Дорогу пересекали сосновые корни. Велосипед, подпрыгивая, звякал. Маленькое жесткое седло травмировало зад. Колеса тонули в сыроватом песке. Измученные внутренности спазмами реагировали на каждый толчок.
Я зашел на турбазу, прислонив велосипед к стене.
Галина была одна. Взглянув на меня без испуга, спросила:
— Вы получили телеграмму?..
Думаю, пьянством здесь трудно было кого-нибудь удивить.
Я сказал:
— Дайте мне тридцать рублей из сейфа. Через две недели верну… Только не задавайте вопросов.
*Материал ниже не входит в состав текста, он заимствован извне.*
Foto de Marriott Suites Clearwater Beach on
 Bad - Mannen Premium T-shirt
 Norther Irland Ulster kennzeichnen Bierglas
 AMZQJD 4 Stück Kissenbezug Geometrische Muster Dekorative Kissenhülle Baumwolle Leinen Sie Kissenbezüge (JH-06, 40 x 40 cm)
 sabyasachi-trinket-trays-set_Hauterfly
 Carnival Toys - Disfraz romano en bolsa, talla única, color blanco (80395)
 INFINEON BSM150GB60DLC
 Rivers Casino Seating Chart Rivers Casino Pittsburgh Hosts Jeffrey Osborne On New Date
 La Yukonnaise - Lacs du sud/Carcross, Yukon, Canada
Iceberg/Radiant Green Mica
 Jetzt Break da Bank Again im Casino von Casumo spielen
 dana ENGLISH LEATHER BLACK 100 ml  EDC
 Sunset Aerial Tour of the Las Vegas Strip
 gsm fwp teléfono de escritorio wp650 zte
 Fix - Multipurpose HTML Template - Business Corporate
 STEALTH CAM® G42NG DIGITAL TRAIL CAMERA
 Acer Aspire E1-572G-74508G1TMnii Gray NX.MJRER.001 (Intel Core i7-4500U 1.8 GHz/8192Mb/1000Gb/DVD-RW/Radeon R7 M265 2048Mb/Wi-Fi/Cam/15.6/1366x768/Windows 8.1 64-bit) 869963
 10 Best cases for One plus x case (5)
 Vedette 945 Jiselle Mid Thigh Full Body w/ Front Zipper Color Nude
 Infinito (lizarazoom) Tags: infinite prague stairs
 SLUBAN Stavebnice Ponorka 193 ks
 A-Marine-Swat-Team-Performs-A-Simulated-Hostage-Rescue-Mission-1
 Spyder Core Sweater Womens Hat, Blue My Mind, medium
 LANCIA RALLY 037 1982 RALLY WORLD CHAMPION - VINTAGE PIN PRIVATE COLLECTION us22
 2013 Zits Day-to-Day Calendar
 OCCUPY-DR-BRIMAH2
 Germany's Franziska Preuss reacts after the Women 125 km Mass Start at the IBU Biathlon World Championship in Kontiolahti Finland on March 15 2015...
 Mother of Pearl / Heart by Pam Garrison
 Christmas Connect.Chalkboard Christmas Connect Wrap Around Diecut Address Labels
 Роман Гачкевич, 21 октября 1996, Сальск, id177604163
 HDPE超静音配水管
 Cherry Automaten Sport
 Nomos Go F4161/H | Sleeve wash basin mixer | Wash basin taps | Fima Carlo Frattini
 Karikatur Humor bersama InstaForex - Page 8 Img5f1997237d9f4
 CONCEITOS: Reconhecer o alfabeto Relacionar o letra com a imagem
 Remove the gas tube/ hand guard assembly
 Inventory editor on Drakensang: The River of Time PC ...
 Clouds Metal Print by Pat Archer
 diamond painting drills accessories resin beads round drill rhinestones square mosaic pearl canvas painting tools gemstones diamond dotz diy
— А я и так все знаю. Ваша супруга изменила Родине.
— Увы, — говорю.
— И теперь уезжает на Запад.
— Похоже на то.
— А вы остаетесь?
— Да, я остаюсь. Вы же знаете…
— И будете продолжать работу?
— Конечно. Если не уволят…
— А правда, что в Израиле живут одни евреи?.. Слушайте, вам плохо?! Дать воды?
— Вода тут не поможет. Как насчет денег?
— Только почему из сейфа? У меня есть свои…
Я хотел поцеловать Галину, но сдержался. Реакция могла быть неожиданной.
Я сел на велосипед и поехал к монастырю.
День был теплый, но облачный. Тени деревьев едва выделялись на сером асфальте. По обочине шоссе брели туристы. Среди них попадались одетые в непромокаемые куртки.
Я устремился к песчаному склону. Руль приходилось удерживать с трудом. Мимо проносились обесцвеченные серым налетом валуны…
Контору УВД мне показали сразу.
— Следующий дом за почтой, — махнула рукой уборщица из «Лукоморья», — видишь флаг на крыше?..
Я поехал дальше.
Двери почтового отделения были распахнуты. Здесь же помещались кабины двух междугородных телефонов. Один из них был занят. Блондинка с толстыми ногами, жестикулируя, выкрикивала:
— Татуся, слышишь?! Ехать не советую… Погода на четыре с минусом… А главное, тут абсолютно нету мужиков… Але! Ты слышишь?! Многие девушки уезжают, так и не отдохнув…
Я затормозил и прислушался. Мысленно достал авторучку…
Казалось бы, все так ужасно, но я еще жив. И может быть, последней умирает в человеке — низость. Способность реагировать на крашеных блондинок и тяготение к перу…
На крыльце управления мне попался Гурьянов. Мы почти столкнулись, и деться ему было некуда.
В университете Гурьянова называли — Леня-Стук. Главной его обязанностью была слежка за иностранцами.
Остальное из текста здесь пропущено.